The Noga style clamp is convenient for the fact that it gets clamped to the spindle and spins with the spindle to find center. Can also be used stationary for alignment off the spindle. Putting a mag base would limit its capability. IMO you would want to leave the Noga style alone as is. And then a mag base articulating arm style as a second tool for a wider range of use.


----------



## Aukai (Feb 9, 2020)

I have been using the Noga collet mount holder.


----------



## mikey (Feb 9, 2020)

The main reasons for these spindle clamps being aluminum are reduced weight and a lower risk of marring the spindle nose. Not sure what the advantage of a steel clamp would be if it only has to hold up a little DTI. 

As for the magnetization of the spindle bearings, haven't heard of it being an issue. Lots of guys use a magnetic base on their spindles so I have to wonder if its a real thing.


----------



## petertha (Feb 9, 2020)

Cadillac said:


> The Noga style clamp is convenient for the fact that it gets clamped to the spindle and spins with the spindle to find center.



What do you mean by a Noga style clamp? Does Noga make a clamp for mill spindles like the pictures I included? I checked a Noga catalog but didnt see anything like that.


----------



## darkzero (Feb 9, 2020)

I too have not heard of spindle brearings magnetism ever being an issue but I've never searched on the subject.
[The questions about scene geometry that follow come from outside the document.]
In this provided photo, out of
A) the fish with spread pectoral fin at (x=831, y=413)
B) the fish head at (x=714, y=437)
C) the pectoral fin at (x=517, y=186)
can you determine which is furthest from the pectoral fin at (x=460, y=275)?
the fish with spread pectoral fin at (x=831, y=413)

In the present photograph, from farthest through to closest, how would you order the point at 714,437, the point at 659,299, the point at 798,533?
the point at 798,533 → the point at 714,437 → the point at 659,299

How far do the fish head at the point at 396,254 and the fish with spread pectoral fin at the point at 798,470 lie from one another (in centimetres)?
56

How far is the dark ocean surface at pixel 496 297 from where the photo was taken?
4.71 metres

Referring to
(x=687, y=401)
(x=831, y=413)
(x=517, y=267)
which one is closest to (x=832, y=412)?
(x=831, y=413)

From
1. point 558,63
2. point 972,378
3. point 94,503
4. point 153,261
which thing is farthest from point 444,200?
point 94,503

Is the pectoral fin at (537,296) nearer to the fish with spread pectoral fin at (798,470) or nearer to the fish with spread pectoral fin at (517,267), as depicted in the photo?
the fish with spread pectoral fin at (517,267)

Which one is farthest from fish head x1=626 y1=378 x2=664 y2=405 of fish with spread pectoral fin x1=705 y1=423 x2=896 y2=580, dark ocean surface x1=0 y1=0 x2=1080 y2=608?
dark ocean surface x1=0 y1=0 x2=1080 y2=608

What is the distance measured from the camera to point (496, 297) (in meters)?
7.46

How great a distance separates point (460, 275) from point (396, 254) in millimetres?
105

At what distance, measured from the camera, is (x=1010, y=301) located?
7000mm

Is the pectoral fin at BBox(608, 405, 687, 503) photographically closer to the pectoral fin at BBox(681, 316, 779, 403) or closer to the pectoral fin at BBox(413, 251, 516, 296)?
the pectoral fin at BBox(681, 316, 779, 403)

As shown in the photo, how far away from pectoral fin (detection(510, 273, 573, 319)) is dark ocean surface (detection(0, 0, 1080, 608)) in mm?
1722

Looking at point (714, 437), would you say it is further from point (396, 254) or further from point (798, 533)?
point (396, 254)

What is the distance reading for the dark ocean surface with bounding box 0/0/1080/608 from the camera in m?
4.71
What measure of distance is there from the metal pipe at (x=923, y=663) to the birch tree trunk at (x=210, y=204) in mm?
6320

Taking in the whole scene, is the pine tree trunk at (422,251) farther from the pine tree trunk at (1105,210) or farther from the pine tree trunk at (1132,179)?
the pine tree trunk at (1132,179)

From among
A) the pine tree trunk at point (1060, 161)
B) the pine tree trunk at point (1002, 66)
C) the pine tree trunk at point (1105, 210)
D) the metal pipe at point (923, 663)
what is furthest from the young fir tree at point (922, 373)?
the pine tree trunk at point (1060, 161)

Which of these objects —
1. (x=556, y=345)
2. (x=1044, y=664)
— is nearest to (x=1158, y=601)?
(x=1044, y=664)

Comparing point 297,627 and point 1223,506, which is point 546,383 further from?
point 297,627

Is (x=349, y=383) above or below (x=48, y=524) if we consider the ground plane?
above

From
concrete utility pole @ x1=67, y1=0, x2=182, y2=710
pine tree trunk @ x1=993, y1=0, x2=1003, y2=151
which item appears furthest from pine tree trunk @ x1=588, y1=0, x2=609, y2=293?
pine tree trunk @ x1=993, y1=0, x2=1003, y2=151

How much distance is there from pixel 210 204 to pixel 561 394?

Tom Lipton played around with a magnet mounted indicator holder directly in the spindle taper. He made an aluminum part that matched the R8 taper with like 3 magnets around the periphery & a Noga arm mounted to it. Not sure whatever became of it.

I use a Noga NF1018 the most, no fine adjust on it. I just use the mill axes for that. I got tired of the 8mm shank & using an 8mm collet (doesn't fit a 5/16" well, need to force it) so I made a 1/2" shank for it using O1.






I bought an original Indicol & didn't like the flimsy arm. Returned it, bought a $10 knock off Indicol & like Tom Lipton I attached a Noga arm to it. This time I used a FAT Noga arm even though I don't like the FAT. Comes in very handy but I don't use it a lot.


----------



## darkzero (Feb 9, 2020)

petertha said:


> What do you mean by a Noga style clamp? Does Noga make a clamp for mill spindles like the pictures I included? I checked a Noga catalog but didnt see anything like that.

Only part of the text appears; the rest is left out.